Lines of the listing that contain "burst" need to be copied.

* Records provided:
▬▬▬▬▬▬
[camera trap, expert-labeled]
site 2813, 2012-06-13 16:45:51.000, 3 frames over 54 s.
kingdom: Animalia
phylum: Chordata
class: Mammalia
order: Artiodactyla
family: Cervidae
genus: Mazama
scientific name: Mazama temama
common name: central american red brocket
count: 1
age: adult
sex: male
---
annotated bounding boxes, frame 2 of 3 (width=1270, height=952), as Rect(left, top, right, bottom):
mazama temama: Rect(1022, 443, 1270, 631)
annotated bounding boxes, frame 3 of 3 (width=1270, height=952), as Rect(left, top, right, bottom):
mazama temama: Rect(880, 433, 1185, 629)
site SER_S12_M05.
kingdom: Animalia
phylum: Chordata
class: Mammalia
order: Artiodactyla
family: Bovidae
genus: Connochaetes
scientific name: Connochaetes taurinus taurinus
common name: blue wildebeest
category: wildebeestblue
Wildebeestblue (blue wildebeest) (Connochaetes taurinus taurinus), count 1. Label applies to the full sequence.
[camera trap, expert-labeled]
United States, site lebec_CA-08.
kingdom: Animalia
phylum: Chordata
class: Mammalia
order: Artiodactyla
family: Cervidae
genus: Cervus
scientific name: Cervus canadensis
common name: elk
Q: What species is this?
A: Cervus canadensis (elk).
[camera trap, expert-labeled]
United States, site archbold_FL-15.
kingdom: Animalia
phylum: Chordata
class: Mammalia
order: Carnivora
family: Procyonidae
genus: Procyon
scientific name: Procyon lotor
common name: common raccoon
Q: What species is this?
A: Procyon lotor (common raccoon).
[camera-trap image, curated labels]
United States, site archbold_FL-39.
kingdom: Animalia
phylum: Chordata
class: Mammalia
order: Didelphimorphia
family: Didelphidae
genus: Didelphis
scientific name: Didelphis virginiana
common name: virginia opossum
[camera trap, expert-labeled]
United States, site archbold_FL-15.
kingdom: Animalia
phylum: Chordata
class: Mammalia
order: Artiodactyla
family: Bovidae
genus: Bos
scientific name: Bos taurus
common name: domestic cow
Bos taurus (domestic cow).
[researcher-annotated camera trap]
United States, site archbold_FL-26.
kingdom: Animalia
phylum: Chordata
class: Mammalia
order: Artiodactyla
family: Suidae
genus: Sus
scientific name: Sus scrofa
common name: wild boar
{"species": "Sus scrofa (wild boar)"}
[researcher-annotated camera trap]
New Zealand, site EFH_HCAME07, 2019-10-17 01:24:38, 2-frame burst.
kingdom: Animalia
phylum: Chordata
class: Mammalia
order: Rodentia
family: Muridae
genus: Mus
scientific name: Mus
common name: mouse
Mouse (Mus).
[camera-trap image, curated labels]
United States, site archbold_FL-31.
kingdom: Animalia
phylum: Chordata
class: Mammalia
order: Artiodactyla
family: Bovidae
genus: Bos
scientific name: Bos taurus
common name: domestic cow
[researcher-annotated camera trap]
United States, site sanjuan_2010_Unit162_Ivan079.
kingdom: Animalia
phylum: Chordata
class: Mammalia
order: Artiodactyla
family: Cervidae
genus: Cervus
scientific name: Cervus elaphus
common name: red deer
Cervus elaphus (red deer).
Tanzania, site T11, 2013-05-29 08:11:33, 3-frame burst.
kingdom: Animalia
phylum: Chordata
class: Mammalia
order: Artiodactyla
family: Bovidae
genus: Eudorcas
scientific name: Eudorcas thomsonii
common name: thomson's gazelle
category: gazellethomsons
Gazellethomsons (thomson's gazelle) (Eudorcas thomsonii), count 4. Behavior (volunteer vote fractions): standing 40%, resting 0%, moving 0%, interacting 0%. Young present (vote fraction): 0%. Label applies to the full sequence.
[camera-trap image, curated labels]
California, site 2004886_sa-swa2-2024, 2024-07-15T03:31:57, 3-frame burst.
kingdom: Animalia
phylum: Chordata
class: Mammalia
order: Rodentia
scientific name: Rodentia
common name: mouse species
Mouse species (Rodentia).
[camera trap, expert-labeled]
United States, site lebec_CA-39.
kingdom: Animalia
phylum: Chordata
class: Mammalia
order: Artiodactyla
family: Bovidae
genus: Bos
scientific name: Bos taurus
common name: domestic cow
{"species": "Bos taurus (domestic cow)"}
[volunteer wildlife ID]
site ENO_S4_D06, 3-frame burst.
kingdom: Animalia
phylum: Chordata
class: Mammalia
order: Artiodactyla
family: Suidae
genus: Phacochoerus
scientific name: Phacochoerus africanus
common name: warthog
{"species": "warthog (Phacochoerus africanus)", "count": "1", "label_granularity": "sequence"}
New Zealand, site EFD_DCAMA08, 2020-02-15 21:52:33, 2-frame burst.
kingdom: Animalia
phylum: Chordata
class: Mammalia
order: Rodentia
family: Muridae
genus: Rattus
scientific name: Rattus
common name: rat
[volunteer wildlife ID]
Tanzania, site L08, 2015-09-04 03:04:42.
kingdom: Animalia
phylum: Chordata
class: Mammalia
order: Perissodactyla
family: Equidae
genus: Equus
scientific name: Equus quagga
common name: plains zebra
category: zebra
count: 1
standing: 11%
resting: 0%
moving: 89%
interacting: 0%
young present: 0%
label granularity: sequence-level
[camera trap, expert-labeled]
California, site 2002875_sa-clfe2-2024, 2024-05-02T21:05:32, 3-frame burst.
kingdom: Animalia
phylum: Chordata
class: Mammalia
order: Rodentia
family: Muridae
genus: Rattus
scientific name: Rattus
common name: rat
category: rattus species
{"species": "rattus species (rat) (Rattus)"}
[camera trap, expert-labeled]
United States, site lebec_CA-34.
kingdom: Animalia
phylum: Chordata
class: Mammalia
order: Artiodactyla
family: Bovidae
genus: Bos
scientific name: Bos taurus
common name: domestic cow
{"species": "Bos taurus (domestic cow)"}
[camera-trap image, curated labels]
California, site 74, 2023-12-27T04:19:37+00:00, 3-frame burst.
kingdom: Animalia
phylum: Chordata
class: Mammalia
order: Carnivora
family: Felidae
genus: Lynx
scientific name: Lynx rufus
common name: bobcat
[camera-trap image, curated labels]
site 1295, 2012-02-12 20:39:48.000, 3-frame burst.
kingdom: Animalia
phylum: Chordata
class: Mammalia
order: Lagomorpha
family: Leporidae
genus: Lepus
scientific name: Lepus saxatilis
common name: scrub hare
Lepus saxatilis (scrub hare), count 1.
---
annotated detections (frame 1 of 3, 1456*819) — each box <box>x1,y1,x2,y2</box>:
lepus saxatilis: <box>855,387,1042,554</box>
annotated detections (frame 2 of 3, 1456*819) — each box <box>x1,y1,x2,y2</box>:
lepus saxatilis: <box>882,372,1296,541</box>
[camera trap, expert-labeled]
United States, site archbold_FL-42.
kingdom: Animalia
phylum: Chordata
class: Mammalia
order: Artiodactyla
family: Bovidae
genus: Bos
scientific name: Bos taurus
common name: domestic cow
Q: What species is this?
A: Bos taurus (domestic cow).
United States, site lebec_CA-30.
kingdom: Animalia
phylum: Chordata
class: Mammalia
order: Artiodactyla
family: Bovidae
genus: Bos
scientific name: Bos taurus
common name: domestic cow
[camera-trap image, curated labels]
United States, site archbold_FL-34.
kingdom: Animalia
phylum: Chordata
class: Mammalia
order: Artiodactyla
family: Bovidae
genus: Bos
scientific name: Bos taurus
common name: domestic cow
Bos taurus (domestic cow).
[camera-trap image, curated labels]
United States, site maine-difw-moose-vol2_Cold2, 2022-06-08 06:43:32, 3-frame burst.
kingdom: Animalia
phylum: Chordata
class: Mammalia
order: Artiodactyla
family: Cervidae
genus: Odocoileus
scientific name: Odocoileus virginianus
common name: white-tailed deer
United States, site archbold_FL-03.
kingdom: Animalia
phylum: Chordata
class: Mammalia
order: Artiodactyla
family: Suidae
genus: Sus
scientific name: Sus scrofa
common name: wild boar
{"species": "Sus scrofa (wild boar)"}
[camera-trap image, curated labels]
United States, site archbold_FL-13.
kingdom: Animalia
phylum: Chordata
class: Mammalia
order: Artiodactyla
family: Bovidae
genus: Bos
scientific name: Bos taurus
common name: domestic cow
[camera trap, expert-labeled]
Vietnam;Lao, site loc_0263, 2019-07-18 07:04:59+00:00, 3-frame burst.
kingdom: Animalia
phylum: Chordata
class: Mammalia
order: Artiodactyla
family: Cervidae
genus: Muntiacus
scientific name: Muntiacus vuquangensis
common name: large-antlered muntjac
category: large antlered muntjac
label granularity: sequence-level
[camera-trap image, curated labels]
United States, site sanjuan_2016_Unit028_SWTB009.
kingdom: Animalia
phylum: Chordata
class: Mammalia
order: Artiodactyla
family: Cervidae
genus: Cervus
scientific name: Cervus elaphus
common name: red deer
▬▬▬▬▬▬
* Answer to the exercise:
New Zealand, site EFH_HCAME07, 2019-10-17 01:24:38, 2-frame burst.
Tanzania, site T11, 2013-05-29 08:11:33, 3-frame burst.
California, site 2004886_sa-swa2-2024, 2024-07-15T03:31:57, 3-frame burst.
site ENO_S4_D06, 3-frame burst.
New Zealand, site EFD_DCAMA08, 2020-02-15 21:52:33, 2-frame burst.
California, site 2002875_sa-clfe2-2024, 2024-05-02T21:05:32, 3-frame burst.
California, site 74, 2023-12-27T04:19:37+00:00, 3-frame burst.
site 1295, 2012-02-12 20:39:48.000, 3-frame burst.
United States, site maine-difw-moose-vol2_Cold2, 2022-06-08 06:43:32, 3-frame burst.
Vietnam;Lao, site loc_0263, 2019-07-18 07:04:59+00:00, 3-frame burst.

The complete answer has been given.